EXCERPT TO READ
-=-=-=-=-

The following table shows that my logistic regression model and Las Vegas agree over 88% of the time. This is based on results from the test set.
| % Vegas Correct | % Vegas Incorrect | |
| % Log. Reg. Correct | 62.96% | 4.76% |
| % Log. Reg. Incorrect | 6.88% | 25.40% |
Why does this model work so well?
At first, it was surprising to me that statistics such as passing yards, rushing yards, sacks, etc. didn’t have as big of an effect on the outcome of a game as the variables listed above. But I think it makes sense. 3rd down efficiency tells you how good a team is at moving the ball down the field. Touchdown scoring efficiency tells you how good a team is at finishing drives. Teams that regularly put points on the board in the first quarter can stick to their gameplan and not spend the game digging themselves out of a hole. A lot of the other statistics are included in these numbers. Offenses that turnover the ball over frequently or get sacked a lot are not going to be as effective at converting on 3rd down and scoring. And garbage time stats drown out the effectiveness of passing and rushing yards.

-=-=-=-=-

[Saved entries]
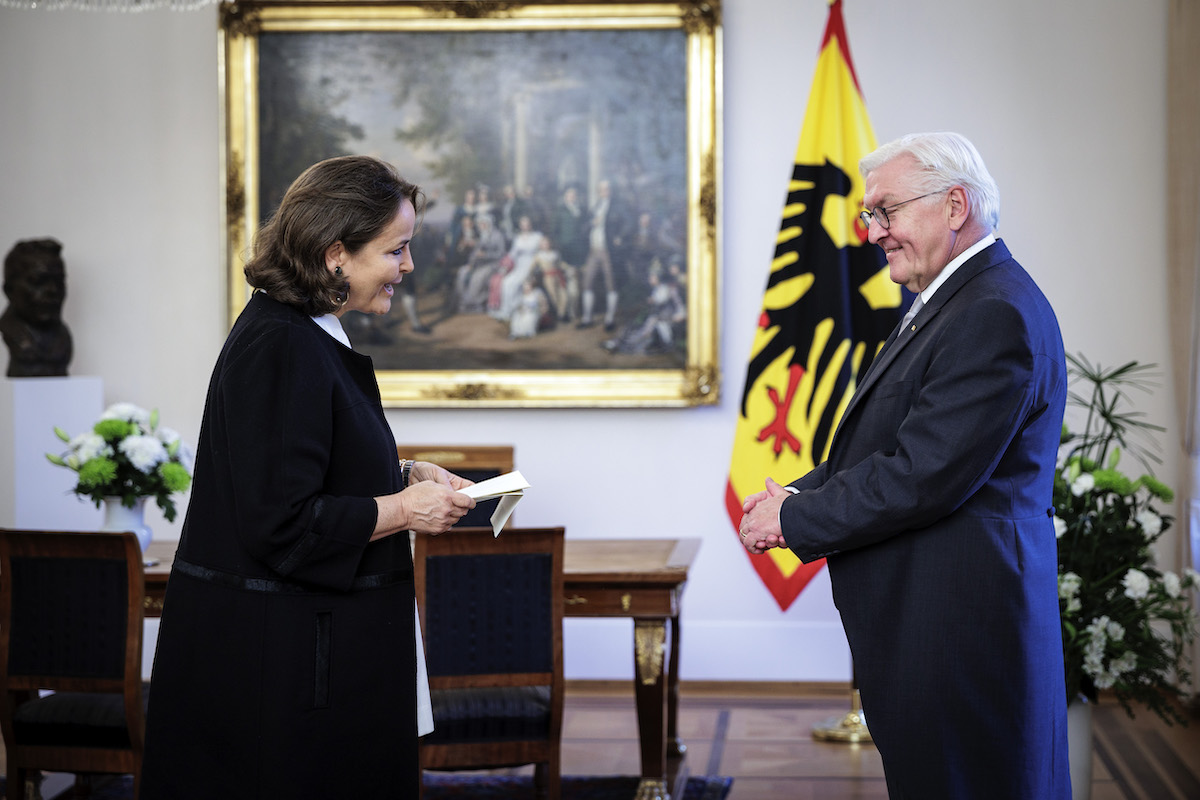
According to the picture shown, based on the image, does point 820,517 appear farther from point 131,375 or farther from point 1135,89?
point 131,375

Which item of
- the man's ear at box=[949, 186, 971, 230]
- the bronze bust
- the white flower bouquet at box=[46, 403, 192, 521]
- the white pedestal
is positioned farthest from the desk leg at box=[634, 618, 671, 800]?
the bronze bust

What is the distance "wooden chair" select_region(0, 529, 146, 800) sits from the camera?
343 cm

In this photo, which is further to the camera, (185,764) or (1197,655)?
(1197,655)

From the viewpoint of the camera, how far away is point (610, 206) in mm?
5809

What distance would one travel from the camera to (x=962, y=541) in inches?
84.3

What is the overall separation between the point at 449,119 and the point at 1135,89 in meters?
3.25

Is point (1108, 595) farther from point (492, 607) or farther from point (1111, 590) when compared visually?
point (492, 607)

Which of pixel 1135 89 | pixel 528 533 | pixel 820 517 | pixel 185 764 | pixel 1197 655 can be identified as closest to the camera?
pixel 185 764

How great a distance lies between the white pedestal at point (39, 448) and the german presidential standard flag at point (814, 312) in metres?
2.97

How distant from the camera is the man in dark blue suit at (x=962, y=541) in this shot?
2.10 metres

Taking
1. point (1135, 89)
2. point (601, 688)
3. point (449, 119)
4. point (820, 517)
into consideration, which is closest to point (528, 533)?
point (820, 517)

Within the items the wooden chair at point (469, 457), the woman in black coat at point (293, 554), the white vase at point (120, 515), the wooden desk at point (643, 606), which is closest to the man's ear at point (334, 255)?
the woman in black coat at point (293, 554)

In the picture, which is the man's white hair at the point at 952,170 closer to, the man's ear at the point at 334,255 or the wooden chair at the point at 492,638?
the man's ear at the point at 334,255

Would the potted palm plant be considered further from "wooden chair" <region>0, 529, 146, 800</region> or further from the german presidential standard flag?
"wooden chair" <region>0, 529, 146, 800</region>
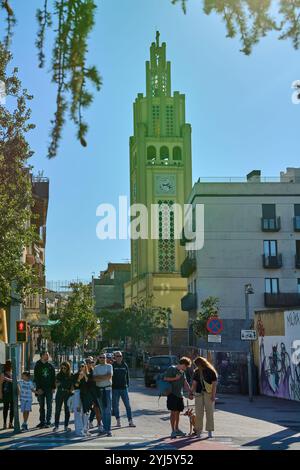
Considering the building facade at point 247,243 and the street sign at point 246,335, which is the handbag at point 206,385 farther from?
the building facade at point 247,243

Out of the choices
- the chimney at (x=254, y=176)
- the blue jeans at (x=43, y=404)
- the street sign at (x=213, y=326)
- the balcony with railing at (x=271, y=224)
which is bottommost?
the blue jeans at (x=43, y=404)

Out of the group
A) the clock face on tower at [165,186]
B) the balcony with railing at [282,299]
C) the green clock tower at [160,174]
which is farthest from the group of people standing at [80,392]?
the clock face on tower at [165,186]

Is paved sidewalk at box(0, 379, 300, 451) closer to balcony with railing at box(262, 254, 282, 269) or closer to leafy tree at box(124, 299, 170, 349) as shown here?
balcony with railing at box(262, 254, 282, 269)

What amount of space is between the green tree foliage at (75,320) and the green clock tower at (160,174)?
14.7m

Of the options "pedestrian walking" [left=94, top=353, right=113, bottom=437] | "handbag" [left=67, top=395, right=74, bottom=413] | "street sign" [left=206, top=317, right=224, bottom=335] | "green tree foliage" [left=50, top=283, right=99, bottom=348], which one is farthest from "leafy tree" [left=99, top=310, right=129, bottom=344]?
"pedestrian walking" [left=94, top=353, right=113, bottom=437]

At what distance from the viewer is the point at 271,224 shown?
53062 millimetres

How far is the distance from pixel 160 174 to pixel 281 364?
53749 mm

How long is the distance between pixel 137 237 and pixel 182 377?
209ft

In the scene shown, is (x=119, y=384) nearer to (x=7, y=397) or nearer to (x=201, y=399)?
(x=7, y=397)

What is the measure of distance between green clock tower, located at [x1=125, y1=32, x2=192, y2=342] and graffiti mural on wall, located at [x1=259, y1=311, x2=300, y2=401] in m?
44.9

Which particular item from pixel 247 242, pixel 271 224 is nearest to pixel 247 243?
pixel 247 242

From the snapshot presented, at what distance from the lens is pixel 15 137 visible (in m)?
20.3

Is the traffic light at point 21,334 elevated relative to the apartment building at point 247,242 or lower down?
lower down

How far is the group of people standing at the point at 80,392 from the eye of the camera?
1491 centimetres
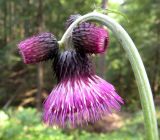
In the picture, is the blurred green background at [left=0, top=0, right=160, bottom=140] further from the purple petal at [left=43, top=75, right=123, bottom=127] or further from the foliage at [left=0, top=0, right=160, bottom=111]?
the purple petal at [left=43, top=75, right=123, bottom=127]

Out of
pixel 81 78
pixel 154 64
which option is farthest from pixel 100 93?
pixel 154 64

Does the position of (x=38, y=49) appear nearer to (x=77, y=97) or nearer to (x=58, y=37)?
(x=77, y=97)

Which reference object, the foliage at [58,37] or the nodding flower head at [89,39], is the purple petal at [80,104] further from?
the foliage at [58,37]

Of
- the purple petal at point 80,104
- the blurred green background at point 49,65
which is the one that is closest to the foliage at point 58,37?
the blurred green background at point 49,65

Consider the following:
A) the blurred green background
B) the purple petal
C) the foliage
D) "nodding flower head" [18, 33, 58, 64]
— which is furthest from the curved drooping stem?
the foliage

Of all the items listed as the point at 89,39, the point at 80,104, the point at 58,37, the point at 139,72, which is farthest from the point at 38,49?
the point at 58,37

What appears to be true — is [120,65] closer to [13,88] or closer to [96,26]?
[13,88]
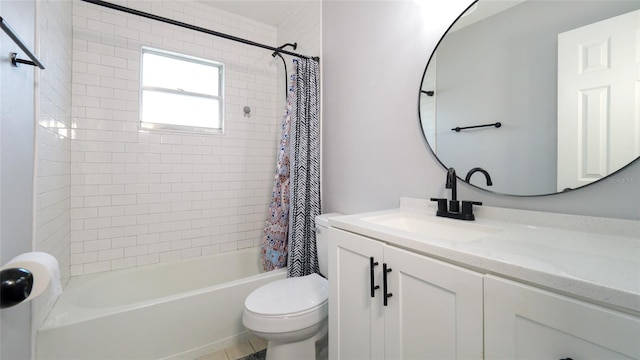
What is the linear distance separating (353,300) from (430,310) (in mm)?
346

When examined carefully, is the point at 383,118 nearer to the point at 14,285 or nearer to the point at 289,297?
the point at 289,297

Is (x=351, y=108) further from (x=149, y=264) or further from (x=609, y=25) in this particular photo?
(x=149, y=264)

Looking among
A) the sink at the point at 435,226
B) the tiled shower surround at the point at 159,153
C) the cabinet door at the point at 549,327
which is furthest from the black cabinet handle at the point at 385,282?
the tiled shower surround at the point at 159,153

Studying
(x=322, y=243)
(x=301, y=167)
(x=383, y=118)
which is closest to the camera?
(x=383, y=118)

-=-=-=-=-

INSTRUCTION
Carry on the write-up about the football game prediction model, starting right after its last sentence.

RESPONSE
Predicting the Spread
Predicting the spread is a regression problem, so the first model to try is linear regression. The value that we want to minimize is the absolute distance of the predicted line to the actual value.
Linear Regression Model Description
I used the same setup in this problem as the last once, where each variable is the average year-to-date value and all row data is taken from weeks 5 to 17. Variables were chosen based upon what performed best in the cross-validation set.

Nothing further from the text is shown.